## Extract provided
The Indian Army has issued yet another request for information for 93,895 close quarter battle (CQB) carbines, for an estimated $110 million, five months after the Ministry of Defence scrapped a tender for an equal number of weapon systems from Caracal International of the United Arab Emirates (UAE). The February 10 request for information, issued to some 40 vendors, including domestic manufacturers, aims at acquiring the 5.56×45 mm carbines, which the Army has been wanting for nearly three decades, via the Ministry of Defence’s Fast Track Procedure.

The request for information requires the carbines to have an effective range of 200 m, weigh no more than 3.3 kg without their magazines and accessories, and be 650 mm long in foldable and 800 mm in extended condition. It also specifies that the close quarter battle carbines, capable of operating in extreme temperatures ranging between -20°C and over 45°C, need to be fitted with MIL-STD 1913 Picatinny rails for mounting accessories. Using state-run Indian Ordnance Factory Board (OFB) ammunition, the carbines would also be required to possess an accuracy rate of 5 minute of angle (MoA), or be able to deliver a desired grouping of that many shots at 200 m.

## Problem requirements
Rewrite the passage about the Indian Army carbine request, between "The Indian Army" and "Fast Track Procedure.", inclusive, and put "RFI" wherever "request for information" occurs.

## Supplied material
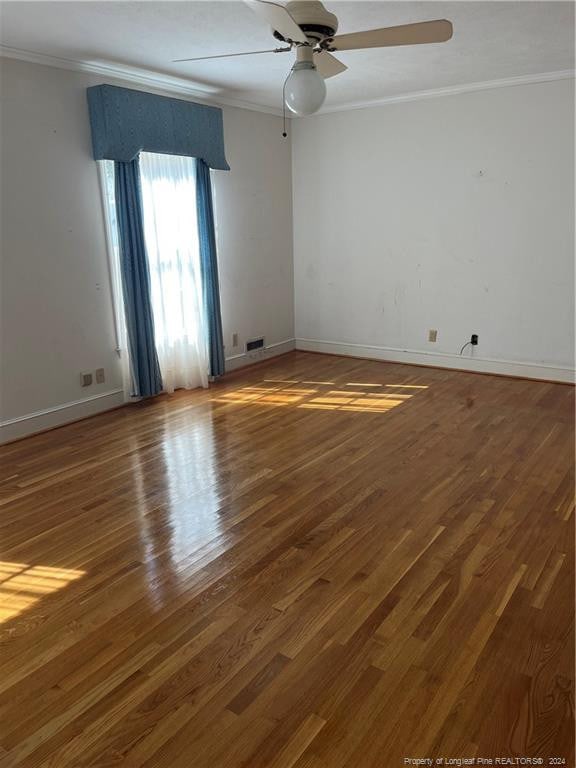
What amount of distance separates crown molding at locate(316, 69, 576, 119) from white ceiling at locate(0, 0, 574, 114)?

## Result
The Indian Army has issued yet another RFI for 93,895 close quarter battle (CQB) carbines, for an estimated $110 million, five months after the Ministry of Defence scrapped a tender for an equal number of weapon systems from Caracal International of the United Arab Emirates (UAE). The February 10 RFI, issued to some 40 vendors, including domestic manufacturers, aims at acquiring the 5.56×45 mm carbines, which the Army has been wanting for nearly three decades, via the Ministry of Defence’s Fast Track Procedure.